▶ Prompt
Report every line below that contains the word "distance". Copy each such line in full, and treat uppercase and lowercase as different.

▶ Task data
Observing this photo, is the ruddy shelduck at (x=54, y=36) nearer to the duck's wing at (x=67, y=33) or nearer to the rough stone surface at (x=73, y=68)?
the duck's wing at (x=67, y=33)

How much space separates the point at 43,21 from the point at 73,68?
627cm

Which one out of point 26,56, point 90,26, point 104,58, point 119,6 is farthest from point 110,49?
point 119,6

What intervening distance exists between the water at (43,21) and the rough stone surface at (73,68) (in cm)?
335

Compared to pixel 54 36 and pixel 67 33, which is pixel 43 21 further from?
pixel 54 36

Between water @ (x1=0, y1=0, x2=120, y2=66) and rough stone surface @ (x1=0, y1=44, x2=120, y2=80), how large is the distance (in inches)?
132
---
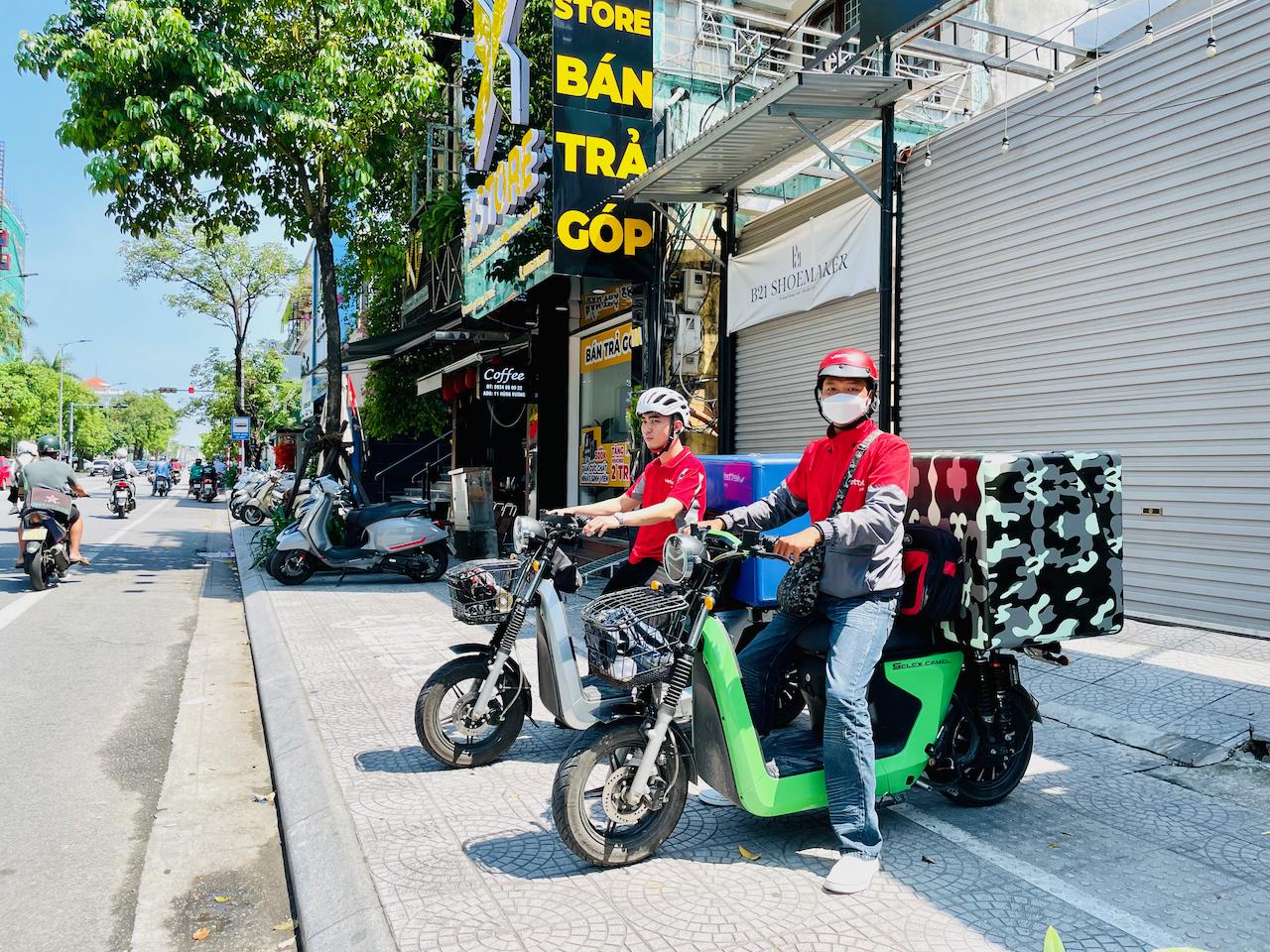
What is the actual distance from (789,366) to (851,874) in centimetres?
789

▶ Exercise result
What intervening distance exists between the water at (43,21) and the rough stone surface at (73,68) (in cm)?
Between water @ (x1=0, y1=0, x2=120, y2=66) and rough stone surface @ (x1=0, y1=44, x2=120, y2=80), how large is the distance (in inches)?
What is the actual distance from (789,366) to (851,874) in centimetres?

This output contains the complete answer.